Considering the good performance and the limited dimensions of the new off-the-shelf ToF sensors, the authors believe that they represent the best enabling technology for pre-touch sensing. In particular, starting from the tactile sensors already developed by some of the authors in the last ten years [16,17], in this paper the authors present a new pre-touch sensing solution, fully integrated in the pre-existent tactile sensors, able to recognize the shape of the objects through a specific scanning procedure. The work focuses on Deformable Linear Objects (DLO) manipulation, which represents one of the main objectives of H2020 REMODEL project https://remodel-project.eu/ (accessed on 2 September 2021). More in detail, during the switchgear assembly the recognition of the shape and pose of the manipulated wires results fundamental for the successful task execution. A precise knowledge of the wire pose obtained with pre-touch sensors in the pre-grasping phase can be used to correct the a priory knowledge on the grasping target obtained with supplementary sensors, e.g., depth cameras. In this way the robot end-effector pose can be corrected, guaranteeing a more stable wire grasping.

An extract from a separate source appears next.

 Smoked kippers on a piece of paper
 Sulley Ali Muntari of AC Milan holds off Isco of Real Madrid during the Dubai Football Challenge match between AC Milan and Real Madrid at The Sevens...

The need of a pre-touch sensor, intended also as a complementary sensor for camera-based systems, is remarked by supplementary studies conducted within H2020 REMODEL project and presented by Cop et al. [18]. In particular, a benchmark between several commercial depth cameras has been conducted in order to highlight the limitations of that sensors when used to recognize very small and thin objects, i.e., wires. The cameras performance have been evaluated through standard metrics and carefully focusing on the object distance estimation (depth in the Z-dimension). The study shows that low- and mid-range cameras, e.g., Intel RealSense D415, Microsoft Kinect Azure, etc., are not able to provide accurate reconstruction of wires thinner than $4.0$mm. Moreover, reconstruction accuracy is affected by the object materials and it is highly altered when transparent objects are considered.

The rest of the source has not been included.